IN RE: L.D.
APPEAL NO. C-190470
IN THE COURT OF APPEALS FIRST APPELLATE DISTRICT OF OHIO HAMILTON COUNTY, OHIO
December 6, 2019
2019-Ohio-4990
TRIAL NO. F17-914z
O P I N I O N.
Appeal From: Hamilton County Juvenile Court
Judgment Appealed From Is: Affirmed
Date of Judgment Entry on Appeal: December 6, 2019
Anzelmo Law and James A. Anzelmo, for Appellant Mother,
Joseph T. Deters, Hamilton County Prosecuting Attorney, and Jonathan Halvonik, Assistant Prosecuting Attorney, for Appellee Hamilton County Department of Job and Family Services.
{¶1} Mother has appealed from the trial court‘s entry granting permanent custody of her child L.D. to the Hamilton County Department of Job and Family Services (“JFS“). In one assignment of error, she argues that JFS failed to establish by clear and convincing evidence that it should be awarded permanent custody of L.D. We overrule mother‘s assignment of error and affirm the judgment of the juvenile court.
Procedural Background
{¶2} JFS was granted interim custody of L.D. on March 28, 2017, after mother‘s boyfriend overdosed in the home and concerns arose about the safety of L.D. Mother admitted to using methamphetamine, opiates, and marijuana at the time. L.D. also tested positive for amphetamine and phentermine at birth. On June 29, 2017, L.D. was adjudicated “abused and dependent,” and JFS was granted temporary custody. On December 4, 2017, JFS filed a motion to award custody to mother‘s sister, but later withdrew the motion. On January 22, 2019, JFS moved for permanent custody. After a hearing, the magistrate ordered that mother‘s parental rights be terminated with respect to L.D., and that L.D. be placed in the permanent custody of JFS. Mother filed objections to the magistrate‘s decision. After a hearing, the juvenile court overruled mother‘s objections and adopted the decision of the magistrate.

* **Information supplied**:
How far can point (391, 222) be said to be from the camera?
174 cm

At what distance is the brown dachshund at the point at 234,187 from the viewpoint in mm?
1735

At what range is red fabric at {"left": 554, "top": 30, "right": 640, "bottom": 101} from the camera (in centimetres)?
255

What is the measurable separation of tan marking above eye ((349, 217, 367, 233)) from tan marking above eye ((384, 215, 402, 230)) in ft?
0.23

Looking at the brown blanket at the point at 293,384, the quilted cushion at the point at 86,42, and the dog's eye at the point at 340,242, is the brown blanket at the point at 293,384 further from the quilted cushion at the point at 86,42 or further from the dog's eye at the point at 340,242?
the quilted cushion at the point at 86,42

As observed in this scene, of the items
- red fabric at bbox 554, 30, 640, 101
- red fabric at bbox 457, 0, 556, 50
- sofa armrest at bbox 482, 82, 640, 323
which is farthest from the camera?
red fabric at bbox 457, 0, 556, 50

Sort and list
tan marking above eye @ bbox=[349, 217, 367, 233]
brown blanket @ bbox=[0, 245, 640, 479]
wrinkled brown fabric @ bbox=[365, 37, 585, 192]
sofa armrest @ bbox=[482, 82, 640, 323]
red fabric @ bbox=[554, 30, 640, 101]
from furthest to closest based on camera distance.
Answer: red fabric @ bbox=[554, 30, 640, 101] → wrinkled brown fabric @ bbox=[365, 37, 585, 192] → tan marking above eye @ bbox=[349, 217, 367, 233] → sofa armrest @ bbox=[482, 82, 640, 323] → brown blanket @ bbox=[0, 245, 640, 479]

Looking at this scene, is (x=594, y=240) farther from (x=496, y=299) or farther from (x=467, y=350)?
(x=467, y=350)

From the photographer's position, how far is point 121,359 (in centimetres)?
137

* **Prompt A**: Using the court opinion above, decide whether each statement agrees with it: (i) L.D. tested positive for amphetamine and phentermine at birth; (ii) the motion to award custody to mother's sister was granted; (iii) the juvenile court sustained mother's objections to the magistrate's decision. For each one, answer yes or no and quote the deciding words of the opinion.
* **Prompt B**: According to the court opinion above, on what date did JFS move for permanent custody of L.D.?
* **Prompt C**: Summarize the court opinion above in two sentences.

* **Worked solution A**:
(i) Yes: "L.D. also tested positive for amphetamine and phentermine at birth."
(ii) No: "JFS filed a motion to award custody to mother‘s sister, but later withdrew the motion."
(iii) No: "the juvenile court overruled mother‘s objections and adopted the decision of the magistrate."

* **Worked solution B**: January 22, 2019.

* **Worked solution C**: Mother appealed the juvenile court's grant of permanent custody of L.D. to JFS, arguing that JFS had not shown by clear and convincing evidence that it should receive permanent custody, and the appeals court overruled her assignment of error and affirmed. JFS had taken interim custody after mother's boyfriend overdosed in the home and mother admitted drug use; after a hearing, the magistrate terminated her parental rights, and the juvenile court overruled her objections and adopted that decision.